Ce règlement européen avait pour objet d’en finir avec des pratiques commerciales rappelant tristement les vieux comportements mercantiles de l’époque coloniale : dans cet héritage historique, tant que nos industries ont accès aux matières premières, peu nous importe que la terreur, les violences et la guerre accompagnent leur extraction.

Pour rappel, sur les soixante dernières années, au moins 40 % de tous les conflits intra-étatiques sont potentiellement associés aux ressources naturelles1. En République centrafricaine (RCA), en Colombie et en République démocratique du Congo (RDC), le commerce de minerais est en partie responsable d’avoir alimenté des conflits mortels qui ont entraîné le déplacement de 9,4 millions de personnes.

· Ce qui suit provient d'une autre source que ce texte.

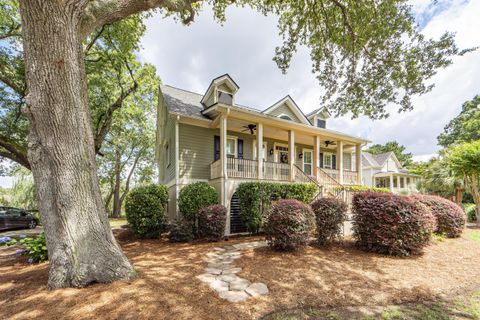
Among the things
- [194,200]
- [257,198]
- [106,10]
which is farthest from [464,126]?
[106,10]

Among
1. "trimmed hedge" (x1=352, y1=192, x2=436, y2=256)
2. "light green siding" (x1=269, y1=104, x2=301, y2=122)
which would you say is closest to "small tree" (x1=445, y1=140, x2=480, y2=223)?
"trimmed hedge" (x1=352, y1=192, x2=436, y2=256)

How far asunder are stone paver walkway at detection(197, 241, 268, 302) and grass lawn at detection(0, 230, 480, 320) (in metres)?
0.16

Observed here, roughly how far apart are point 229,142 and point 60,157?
28.6ft

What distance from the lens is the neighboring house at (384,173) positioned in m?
27.3

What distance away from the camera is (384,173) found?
26.5 metres

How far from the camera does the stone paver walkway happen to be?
3.46m

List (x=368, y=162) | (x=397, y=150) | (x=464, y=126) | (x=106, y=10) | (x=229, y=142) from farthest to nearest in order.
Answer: (x=397, y=150) → (x=464, y=126) → (x=368, y=162) → (x=229, y=142) → (x=106, y=10)

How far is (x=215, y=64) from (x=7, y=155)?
12.0 metres

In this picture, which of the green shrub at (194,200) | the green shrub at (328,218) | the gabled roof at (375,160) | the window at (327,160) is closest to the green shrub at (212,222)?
the green shrub at (194,200)

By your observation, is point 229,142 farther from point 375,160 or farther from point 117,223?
point 375,160

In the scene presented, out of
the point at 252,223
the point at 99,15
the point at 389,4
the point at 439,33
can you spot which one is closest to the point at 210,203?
the point at 252,223

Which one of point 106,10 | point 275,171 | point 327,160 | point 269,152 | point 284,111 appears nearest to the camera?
point 106,10

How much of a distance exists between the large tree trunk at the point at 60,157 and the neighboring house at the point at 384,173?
30.8 meters

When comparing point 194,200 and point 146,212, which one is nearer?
point 146,212
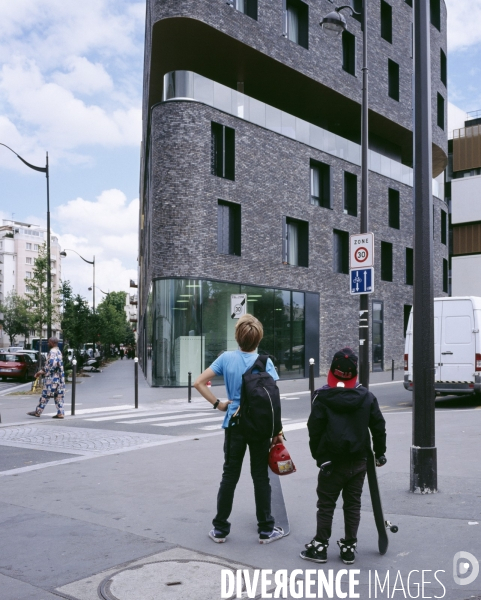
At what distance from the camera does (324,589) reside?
395 centimetres

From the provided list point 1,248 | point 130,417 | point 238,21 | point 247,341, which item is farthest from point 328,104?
point 1,248

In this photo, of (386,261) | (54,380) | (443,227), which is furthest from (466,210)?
(54,380)

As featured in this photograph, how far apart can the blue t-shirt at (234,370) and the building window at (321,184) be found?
80.6 ft

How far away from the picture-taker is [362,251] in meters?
12.9

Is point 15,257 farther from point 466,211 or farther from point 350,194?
point 350,194

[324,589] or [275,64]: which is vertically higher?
[275,64]

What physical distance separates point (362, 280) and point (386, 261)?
21.8 m

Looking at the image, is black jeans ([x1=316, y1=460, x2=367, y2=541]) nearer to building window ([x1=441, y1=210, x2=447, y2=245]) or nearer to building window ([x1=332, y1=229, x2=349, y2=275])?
building window ([x1=332, y1=229, x2=349, y2=275])

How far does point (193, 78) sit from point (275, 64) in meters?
4.47

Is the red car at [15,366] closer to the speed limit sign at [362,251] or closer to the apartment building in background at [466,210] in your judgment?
the speed limit sign at [362,251]

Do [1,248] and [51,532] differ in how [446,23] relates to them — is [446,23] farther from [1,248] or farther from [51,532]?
[1,248]

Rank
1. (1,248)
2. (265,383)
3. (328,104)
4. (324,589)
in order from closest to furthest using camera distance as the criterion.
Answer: (324,589)
(265,383)
(328,104)
(1,248)

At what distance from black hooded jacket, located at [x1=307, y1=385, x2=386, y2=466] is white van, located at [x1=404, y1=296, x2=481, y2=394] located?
10553 mm

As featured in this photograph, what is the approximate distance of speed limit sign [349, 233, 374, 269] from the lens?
12.7 meters
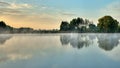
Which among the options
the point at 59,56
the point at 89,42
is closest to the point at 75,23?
the point at 89,42

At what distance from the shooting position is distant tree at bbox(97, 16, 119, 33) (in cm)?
3034

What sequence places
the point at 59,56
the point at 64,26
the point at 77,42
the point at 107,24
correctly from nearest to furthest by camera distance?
Result: 1. the point at 59,56
2. the point at 77,42
3. the point at 64,26
4. the point at 107,24

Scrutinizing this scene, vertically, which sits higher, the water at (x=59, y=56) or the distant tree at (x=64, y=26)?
the distant tree at (x=64, y=26)

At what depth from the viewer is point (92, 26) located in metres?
29.2

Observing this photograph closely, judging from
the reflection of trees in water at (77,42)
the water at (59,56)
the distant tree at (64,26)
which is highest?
the distant tree at (64,26)

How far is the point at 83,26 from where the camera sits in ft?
91.9

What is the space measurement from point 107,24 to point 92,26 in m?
2.79

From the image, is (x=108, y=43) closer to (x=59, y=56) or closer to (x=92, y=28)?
(x=59, y=56)

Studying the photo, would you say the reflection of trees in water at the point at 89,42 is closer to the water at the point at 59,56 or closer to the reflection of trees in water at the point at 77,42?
the reflection of trees in water at the point at 77,42

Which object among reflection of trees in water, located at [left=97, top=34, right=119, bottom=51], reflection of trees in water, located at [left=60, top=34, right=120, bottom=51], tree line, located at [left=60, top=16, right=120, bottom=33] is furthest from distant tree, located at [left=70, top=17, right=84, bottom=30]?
reflection of trees in water, located at [left=97, top=34, right=119, bottom=51]

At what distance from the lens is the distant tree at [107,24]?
3034cm

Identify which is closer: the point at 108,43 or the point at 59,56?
the point at 59,56

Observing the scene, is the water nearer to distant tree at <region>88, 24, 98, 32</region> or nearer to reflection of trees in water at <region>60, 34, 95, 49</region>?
reflection of trees in water at <region>60, 34, 95, 49</region>

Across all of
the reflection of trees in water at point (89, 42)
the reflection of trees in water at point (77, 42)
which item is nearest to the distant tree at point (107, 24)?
the reflection of trees in water at point (89, 42)
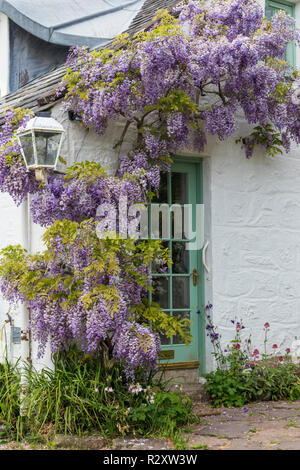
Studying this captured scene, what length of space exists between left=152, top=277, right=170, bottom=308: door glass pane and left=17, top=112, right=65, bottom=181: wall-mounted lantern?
5.95 feet

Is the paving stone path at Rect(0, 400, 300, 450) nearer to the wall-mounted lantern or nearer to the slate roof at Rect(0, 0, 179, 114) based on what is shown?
the wall-mounted lantern

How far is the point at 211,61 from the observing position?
5914 mm

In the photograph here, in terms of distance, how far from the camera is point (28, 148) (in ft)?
17.3

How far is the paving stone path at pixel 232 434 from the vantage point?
15.7 feet

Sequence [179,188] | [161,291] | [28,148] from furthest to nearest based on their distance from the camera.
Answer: [179,188] → [161,291] → [28,148]

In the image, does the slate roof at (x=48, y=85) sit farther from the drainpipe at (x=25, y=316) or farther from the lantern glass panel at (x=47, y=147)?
the drainpipe at (x=25, y=316)

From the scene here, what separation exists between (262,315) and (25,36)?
4.91 metres

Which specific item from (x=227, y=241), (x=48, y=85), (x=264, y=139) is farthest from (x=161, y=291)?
(x=48, y=85)

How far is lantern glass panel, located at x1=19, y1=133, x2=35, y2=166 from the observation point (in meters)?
5.25

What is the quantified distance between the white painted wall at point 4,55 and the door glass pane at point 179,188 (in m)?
3.29

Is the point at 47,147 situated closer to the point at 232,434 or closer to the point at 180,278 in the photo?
the point at 180,278

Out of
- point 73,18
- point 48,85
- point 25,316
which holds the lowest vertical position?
point 25,316

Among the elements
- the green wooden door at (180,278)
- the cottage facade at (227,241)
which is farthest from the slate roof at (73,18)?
the green wooden door at (180,278)

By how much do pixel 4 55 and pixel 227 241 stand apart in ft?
14.3
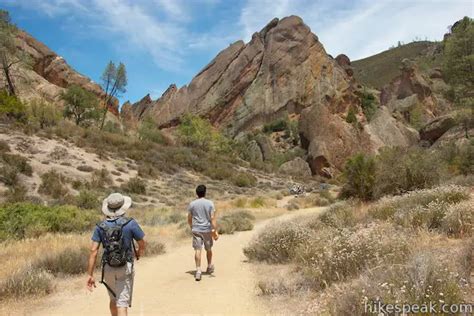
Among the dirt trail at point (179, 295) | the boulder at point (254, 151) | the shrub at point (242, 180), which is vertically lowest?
the dirt trail at point (179, 295)

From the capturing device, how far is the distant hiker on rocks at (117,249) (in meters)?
5.07

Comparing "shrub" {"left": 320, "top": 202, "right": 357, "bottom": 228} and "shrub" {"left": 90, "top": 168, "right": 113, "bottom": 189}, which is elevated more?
"shrub" {"left": 90, "top": 168, "right": 113, "bottom": 189}

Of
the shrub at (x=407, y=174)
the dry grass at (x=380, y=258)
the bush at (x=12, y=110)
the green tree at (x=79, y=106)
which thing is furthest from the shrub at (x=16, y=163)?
the green tree at (x=79, y=106)

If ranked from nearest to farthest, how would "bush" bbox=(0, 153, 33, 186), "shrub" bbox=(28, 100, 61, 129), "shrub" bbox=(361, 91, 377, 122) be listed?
"bush" bbox=(0, 153, 33, 186) → "shrub" bbox=(28, 100, 61, 129) → "shrub" bbox=(361, 91, 377, 122)

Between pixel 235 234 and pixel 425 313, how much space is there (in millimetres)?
11760

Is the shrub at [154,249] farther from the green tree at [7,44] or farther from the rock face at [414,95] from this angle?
the rock face at [414,95]

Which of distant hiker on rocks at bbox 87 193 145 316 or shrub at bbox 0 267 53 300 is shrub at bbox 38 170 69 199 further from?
distant hiker on rocks at bbox 87 193 145 316

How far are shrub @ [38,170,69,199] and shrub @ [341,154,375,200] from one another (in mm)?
15183

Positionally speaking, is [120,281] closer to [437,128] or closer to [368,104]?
[437,128]

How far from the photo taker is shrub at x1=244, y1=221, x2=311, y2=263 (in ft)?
30.3

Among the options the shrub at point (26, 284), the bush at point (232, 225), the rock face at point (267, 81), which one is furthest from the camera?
the rock face at point (267, 81)

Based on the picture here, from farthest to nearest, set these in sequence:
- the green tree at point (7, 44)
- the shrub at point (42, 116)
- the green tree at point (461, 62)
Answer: the green tree at point (7, 44)
the green tree at point (461, 62)
the shrub at point (42, 116)

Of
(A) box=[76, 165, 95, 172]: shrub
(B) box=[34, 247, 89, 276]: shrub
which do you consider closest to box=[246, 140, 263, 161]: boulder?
(A) box=[76, 165, 95, 172]: shrub

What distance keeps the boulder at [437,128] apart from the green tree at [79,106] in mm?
37906
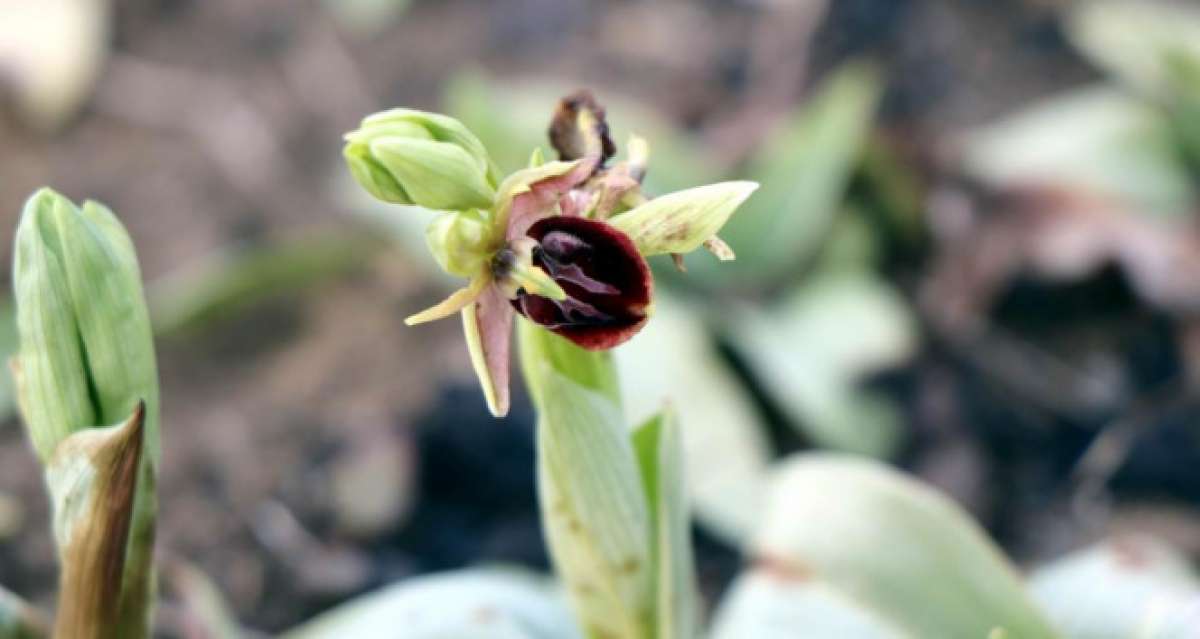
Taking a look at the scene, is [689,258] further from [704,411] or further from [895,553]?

L’UE est un des premiers importateurs de minerais, importés à la fois sous forme brute mais aussi dans la composition de produits de consommation courante, comme les ordinateurs et téléphones portables, les moteurs ou les bijoux.

La proposition de règlement de la Commission européenne, datant de 2014, faible parce que non contraignante et ne s’appliquant qu’à une infime partie des entreprises européennes concernées, a été largement améliorée par le Parlement européen en mai 2015 (voirici), qui a défendu un règlement obligatoire pour toutes les entreprises de la chaîne de valeur, qu’elles importent des minerais sous forme brute ou dans des produits finis. C’est à la suite de ce progrès inconcevable aux yeux de la Commission qu’a débuté un cycle de négociations en « trilogue », c’est à dire des négociations à huis-clos entre le Parlement européen, le Conseil et la Commission.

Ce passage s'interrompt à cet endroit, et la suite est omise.